Among the entries below, please repeat exactly and only the lines from the line containing "A: Odocoileus hemionus (mule deer)." to the line containing "Malawi, site L17, 2020-07-16", both lines included.

....................

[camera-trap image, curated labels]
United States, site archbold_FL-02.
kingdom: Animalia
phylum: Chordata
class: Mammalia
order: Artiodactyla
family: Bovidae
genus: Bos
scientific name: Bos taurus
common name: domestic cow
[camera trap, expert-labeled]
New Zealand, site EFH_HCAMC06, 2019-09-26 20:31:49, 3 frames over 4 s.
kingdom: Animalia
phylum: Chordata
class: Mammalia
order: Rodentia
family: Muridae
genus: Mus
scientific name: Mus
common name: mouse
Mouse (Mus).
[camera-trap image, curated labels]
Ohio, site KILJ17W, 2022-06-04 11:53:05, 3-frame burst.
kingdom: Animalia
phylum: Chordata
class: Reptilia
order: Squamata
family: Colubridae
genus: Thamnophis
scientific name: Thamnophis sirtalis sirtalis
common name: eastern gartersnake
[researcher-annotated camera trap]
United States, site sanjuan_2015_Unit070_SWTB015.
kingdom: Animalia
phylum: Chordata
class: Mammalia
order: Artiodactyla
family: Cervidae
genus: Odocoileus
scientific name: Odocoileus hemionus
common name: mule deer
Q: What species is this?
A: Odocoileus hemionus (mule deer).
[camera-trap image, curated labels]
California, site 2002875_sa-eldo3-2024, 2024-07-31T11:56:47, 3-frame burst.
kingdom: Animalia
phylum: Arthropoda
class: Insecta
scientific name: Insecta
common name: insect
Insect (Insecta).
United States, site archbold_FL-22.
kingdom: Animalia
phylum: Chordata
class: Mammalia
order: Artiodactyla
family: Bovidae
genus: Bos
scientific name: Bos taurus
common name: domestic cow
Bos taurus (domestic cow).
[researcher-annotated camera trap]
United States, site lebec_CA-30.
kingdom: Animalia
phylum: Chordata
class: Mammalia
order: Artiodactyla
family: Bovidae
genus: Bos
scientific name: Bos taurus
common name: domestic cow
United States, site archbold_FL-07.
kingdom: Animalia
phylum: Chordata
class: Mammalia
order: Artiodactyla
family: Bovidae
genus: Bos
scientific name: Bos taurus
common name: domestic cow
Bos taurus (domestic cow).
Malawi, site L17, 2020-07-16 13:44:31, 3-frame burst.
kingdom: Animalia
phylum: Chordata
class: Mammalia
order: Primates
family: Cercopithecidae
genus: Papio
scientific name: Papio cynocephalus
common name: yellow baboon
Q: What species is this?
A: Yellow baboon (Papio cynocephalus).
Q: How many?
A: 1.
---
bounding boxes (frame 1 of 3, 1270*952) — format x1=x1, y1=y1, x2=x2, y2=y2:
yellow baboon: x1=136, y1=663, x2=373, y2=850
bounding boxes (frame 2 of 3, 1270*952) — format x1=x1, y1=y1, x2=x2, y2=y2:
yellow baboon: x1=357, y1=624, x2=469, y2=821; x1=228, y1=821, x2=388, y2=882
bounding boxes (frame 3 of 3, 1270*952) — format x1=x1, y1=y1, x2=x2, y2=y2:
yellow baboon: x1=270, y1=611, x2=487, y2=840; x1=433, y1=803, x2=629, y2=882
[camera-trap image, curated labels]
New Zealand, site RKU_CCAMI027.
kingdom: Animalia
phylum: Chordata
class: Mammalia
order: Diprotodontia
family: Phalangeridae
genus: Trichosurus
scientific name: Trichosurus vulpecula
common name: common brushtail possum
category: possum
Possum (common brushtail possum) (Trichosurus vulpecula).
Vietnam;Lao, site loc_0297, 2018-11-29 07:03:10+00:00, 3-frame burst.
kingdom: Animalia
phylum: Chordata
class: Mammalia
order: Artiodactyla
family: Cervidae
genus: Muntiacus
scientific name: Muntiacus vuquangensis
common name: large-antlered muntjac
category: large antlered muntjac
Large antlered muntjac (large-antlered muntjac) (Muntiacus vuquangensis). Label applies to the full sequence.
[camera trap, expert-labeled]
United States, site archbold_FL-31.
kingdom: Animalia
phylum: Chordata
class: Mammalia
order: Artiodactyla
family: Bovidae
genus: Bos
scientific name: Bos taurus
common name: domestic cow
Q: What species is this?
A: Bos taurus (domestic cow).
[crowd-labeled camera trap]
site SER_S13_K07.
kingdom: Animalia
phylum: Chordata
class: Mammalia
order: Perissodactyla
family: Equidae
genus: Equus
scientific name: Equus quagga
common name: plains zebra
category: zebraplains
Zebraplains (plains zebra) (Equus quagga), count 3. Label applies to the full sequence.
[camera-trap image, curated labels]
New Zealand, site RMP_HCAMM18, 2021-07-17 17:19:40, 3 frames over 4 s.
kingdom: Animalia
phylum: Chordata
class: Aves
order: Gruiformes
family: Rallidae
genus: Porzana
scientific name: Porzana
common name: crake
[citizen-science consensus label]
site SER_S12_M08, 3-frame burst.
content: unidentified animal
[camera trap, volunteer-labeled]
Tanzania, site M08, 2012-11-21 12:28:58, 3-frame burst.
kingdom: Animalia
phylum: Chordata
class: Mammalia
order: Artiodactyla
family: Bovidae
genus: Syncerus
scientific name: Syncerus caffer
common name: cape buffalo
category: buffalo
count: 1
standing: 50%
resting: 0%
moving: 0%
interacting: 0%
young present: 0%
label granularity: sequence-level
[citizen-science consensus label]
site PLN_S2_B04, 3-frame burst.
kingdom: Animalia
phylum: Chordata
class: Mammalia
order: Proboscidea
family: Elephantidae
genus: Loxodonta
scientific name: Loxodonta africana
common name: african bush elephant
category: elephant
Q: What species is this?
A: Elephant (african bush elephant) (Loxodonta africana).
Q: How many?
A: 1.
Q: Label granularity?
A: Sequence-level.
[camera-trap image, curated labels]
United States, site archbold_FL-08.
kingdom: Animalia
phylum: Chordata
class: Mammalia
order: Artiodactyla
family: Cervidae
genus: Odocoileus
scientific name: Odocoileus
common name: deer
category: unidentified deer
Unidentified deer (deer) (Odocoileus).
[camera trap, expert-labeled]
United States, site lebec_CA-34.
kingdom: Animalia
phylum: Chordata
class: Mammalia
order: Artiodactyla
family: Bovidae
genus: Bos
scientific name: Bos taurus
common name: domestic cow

....................

▸ ANSWER FOR THIS EXERCISE
A: Odocoileus hemionus (mule deer).
[camera-trap image, curated labels]
California, site 2002875_sa-eldo3-2024, 2024-07-31T11:56:47, 3-frame burst.
kingdom: Animalia
phylum: Arthropoda
class: Insecta
scientific name: Insecta
common name: insect
Insect (Insecta).
United States, site archbold_FL-22.
kingdom: Animalia
phylum: Chordata
class: Mammalia
order: Artiodactyla
family: Bovidae
genus: Bos
scientific name: Bos taurus
common name: domestic cow
Bos taurus (domestic cow).
[researcher-annotated camera trap]
United States, site lebec_CA-30.
kingdom: Animalia
phylum: Chordata
class: Mammalia
order: Artiodactyla
family: Bovidae
genus: Bos
scientific name: Bos taurus
common name: domestic cow
United States, site archbold_FL-07.
kingdom: Animalia
phylum: Chordata
class: Mammalia
order: Artiodactyla
family: Bovidae
genus: Bos
scientific name: Bos taurus
common name: domestic cow
Bos taurus (domestic cow).
Malawi, site L17, 2020-07-16 13:44:31, 3-frame burst.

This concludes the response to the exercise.